Choice on which data to use, when multiple channels are available.

  • First-come-first-served
    • Waits on the first data from a set of channels.
    • 	select{
      		case v:=<-ch1:
      			fmt.Println(v)
      		case v:=<-ch2:
      			fmt.Println(v)
      	}
    • Select may be used to select either send or receive operations.
    • select{
      	case a = <- inchan:
      		fmt.Println("Roceived a")
      	case b <- inchan:
      		fmt.Println("Sent b")
      }
    • Select with an abort channel
    • for{
      	select{
      		case v:=<-ch1:
      			fmt.Println(v)
      		case <-abort: //abort is a different channel, and as soon a it gots some data, the for loop will stop.
      			return
      	}
       }
    • If the select statement contains a default case, it will not block, if non of the other cases are ready.

Mutual exclusion

Sharing variables concurrently may cause problems, If two or more goroutines are writing to a shared variable, they may interfere with each other.
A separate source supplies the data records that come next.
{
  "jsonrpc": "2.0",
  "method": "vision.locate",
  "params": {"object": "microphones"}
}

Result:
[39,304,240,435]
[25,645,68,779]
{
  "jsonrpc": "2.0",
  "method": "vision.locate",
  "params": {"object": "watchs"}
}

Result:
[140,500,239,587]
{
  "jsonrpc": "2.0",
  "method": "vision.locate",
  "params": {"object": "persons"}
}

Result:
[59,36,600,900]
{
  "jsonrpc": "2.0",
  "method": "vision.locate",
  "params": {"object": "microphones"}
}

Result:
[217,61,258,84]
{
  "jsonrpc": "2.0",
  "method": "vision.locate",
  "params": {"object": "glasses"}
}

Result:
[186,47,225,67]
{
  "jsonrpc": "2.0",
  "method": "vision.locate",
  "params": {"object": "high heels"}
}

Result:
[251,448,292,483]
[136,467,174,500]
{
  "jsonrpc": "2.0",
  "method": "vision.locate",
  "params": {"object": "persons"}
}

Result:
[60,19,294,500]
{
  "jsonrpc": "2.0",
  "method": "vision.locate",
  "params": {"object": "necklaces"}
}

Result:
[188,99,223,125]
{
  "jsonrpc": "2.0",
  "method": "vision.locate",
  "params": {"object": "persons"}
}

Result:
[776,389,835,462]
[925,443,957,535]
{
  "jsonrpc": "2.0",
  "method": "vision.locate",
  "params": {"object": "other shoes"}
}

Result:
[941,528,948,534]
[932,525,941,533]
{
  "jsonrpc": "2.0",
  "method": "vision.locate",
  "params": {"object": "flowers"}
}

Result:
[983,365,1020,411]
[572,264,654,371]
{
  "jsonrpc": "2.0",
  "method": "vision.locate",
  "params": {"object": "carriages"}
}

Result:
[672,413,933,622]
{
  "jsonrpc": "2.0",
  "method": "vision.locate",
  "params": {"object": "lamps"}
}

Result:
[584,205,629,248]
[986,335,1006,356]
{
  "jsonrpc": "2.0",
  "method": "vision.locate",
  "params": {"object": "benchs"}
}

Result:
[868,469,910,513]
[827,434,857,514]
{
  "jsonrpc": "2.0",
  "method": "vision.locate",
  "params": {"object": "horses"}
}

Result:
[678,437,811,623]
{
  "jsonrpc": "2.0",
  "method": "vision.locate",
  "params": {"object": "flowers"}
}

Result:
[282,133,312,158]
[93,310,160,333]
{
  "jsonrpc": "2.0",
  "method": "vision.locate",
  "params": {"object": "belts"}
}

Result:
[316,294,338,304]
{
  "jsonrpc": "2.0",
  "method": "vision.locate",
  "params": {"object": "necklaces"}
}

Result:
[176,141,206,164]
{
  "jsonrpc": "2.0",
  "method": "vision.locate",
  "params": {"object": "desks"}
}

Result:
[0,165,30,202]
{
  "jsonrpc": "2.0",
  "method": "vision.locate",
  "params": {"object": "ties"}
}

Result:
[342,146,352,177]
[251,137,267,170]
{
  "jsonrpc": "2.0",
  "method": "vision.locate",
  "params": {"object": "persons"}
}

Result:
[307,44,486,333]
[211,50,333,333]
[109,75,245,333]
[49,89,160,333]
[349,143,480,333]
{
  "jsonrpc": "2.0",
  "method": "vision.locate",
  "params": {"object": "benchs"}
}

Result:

A function can be "Concurrency-Safe" when a function can be invoked without interfering with other goroutines.

Mutex

DO NOT let 2 goroutines write a shared variable at the same time. Writing to shared variables should be mutually exclusive. That means that some code segmentes en different goroutiens should not execute concurrently

  • Methods
    • Lock() sets the flag up
      • The shared variable is in use.
      • If the variable is locked by a goroutine, other goroutines cannot use that shared varible, until the lock goes down.
    • Unlock() sets the flag down
      • The shared variable is not in use.
      • Other goroutines can use the shared variable.
    • var i int = 0
      var mut sync.Mutex
      func inc(){
      	mut.Lock()
      	i++
      	mut.Unlock()
      }

Once syncronization

Syncronous Inizialization

  • Must only happen once
  • Must happen before everything else
  • Package Sync.Once
    • Has one method, once.Do(f)
    • The function f is executed only one time, even if it is called on multiple goroutines.
    • All calls to once.Do(f) will block until the first returns. That way initialization is is ensured.
    • var wg sync.WaitGroup
       var on sync.Once
       func main(){
      	wg.Add(2)
      	go doStuff()
      	go doStuff()
      	wg.Wait()
       }
      func doStuff(){
      	on.Do(setup)
      	fmt.Println("Doing stuff")
      	wg.Done()
       }
       func setup(){
      	fmt.Println("Init")
       }

DeadLock

Cicular dependencies cause all involved goroutines to block.

G1 waits for G2, and G2 is also waiting for G1.